John Hirst is one of Australia's most eminent historians. As such, you might expect his book on the national character to mount an historical argument about the increasing politicisation of the so-called Australian character. It doesn't. The book has no core argument to speak of.

But that is not a failing, because it is an anthology. The sum of the parts affirms that the Australian character exists, that is is robust, but arguably without the depth of that of the European nations from which many Australians arrived. The hand of the historian is evident in the thorough research and judicious assembling of texts. It's up to the reader to decide what he or she wants to do with what Hirst has collected. John Howard might read it from cover to cover and memorise the contents in case some pesky journalist asks him the origin of the term 'digger', or where the 'fair go' came from. You or I might put a wet winter afternoon to good use by pouring through the contents, which are both entertaining and enlightening.

There is an element of controversy in just about every item in the collection, but as a whole it is not a controversial work.

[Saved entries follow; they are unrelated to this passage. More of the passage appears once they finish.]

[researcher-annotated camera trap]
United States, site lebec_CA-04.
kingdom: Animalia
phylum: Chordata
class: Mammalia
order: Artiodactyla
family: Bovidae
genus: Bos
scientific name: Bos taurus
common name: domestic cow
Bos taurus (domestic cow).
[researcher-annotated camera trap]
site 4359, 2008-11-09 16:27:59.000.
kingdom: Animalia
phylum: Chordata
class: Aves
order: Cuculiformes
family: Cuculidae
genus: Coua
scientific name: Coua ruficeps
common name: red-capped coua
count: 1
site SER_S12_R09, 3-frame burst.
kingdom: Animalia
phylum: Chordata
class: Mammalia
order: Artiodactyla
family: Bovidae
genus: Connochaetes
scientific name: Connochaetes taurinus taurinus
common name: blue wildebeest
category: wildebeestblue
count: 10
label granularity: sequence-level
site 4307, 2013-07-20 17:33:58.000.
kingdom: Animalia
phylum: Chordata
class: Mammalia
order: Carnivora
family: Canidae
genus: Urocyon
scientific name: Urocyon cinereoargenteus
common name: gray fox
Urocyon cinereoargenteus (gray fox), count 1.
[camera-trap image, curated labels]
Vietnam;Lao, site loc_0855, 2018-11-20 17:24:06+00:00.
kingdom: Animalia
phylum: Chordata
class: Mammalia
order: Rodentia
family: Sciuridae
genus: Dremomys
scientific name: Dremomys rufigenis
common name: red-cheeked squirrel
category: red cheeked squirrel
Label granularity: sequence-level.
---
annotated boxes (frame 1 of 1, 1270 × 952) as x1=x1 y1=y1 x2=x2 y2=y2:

In some ways, this is surprising, as Hirst has often stirred debate in the past. For example, his 2005 Australian Quarterly Essay titled "Kangaroo Court" accused the Family Court of being complicit in child abuse.

Innocent happiness and heavily curtained windowsThe Australians is actually not designed for impact or provocation, like Blainey's Triumph of the Nomads or Windschuttle's The Fabrication of Aboriginal History. The collection is more a gentle chronicling of the various stages of our self-reflection. It was published under the auspices of the National Australia Day Council, which is supported by the Australian Government through the Department of Prime Minister and Cabinet. Compiled by somebody else, it might be unremarkable, and indeed nationalist propaganda.

At first glance, it can be a bit frustrating to read about our egalitarian ethos without any explicit analysis of the current economic boom that is eluding low income earners, or the diminishment of wages and conditions under Workchoices. Section headings refering to the 19th century include "No 'bunyip' aristocracy", "Opportunity for the Small Man", and "Good Wages".  However there is material for reflection about whether the 'fair go' exists today, and what it consists of.

Firstly there is a quote from Peter Saunders of the Centre for Independent Studies. Saunders argues that the fair go does not mean equalising the distribution of resources by taxing the wealthy. For him, it's more about fair reward for effort and talent. Hirst also reproduces a speech of John Howard about the 'mutual obligation' doctrine, and the linking of equality and opportunity. This is juxtaposed with Carmen Lawrence's reminder that egalitarianism has its roots in sharing the wealth of the country and the benefits of productivity. For her, it's about protections and guarantees, so that those who miss their opportunity are not left out in the cold.

The Australians is not all serious, and not only about what we think of ourselves. There are the risible one-line put-downs from pompous Englishmen. One quotation is from the English cricketer, who called out when spectators invaded the Sydney Cricket Ground in 1879: "You sons of convicts". English historian J.A. Froude said during his 1885 visit: "It is hard to quarrel with men who only wish to be innocently happy". Homegrown putdowns include Paul Keating's "Sport has addled the Australian consciousness", and Bob Hawke's declaration after retirement: "We'll be off to Europe. We won't be staying here - this is the arse-end of the earth."

It gets interesting towards the end, where the Australian character is set against that of the European nations from which the 'new Australians' arrived after World War II. For them, Australia offered "considerably safety and little menace". Unlike Europeans, Australians were not given to dancing in the streets. The great ideal was to own a house with heavily curtained windows. From this perspective, Australian character is an oxymoron.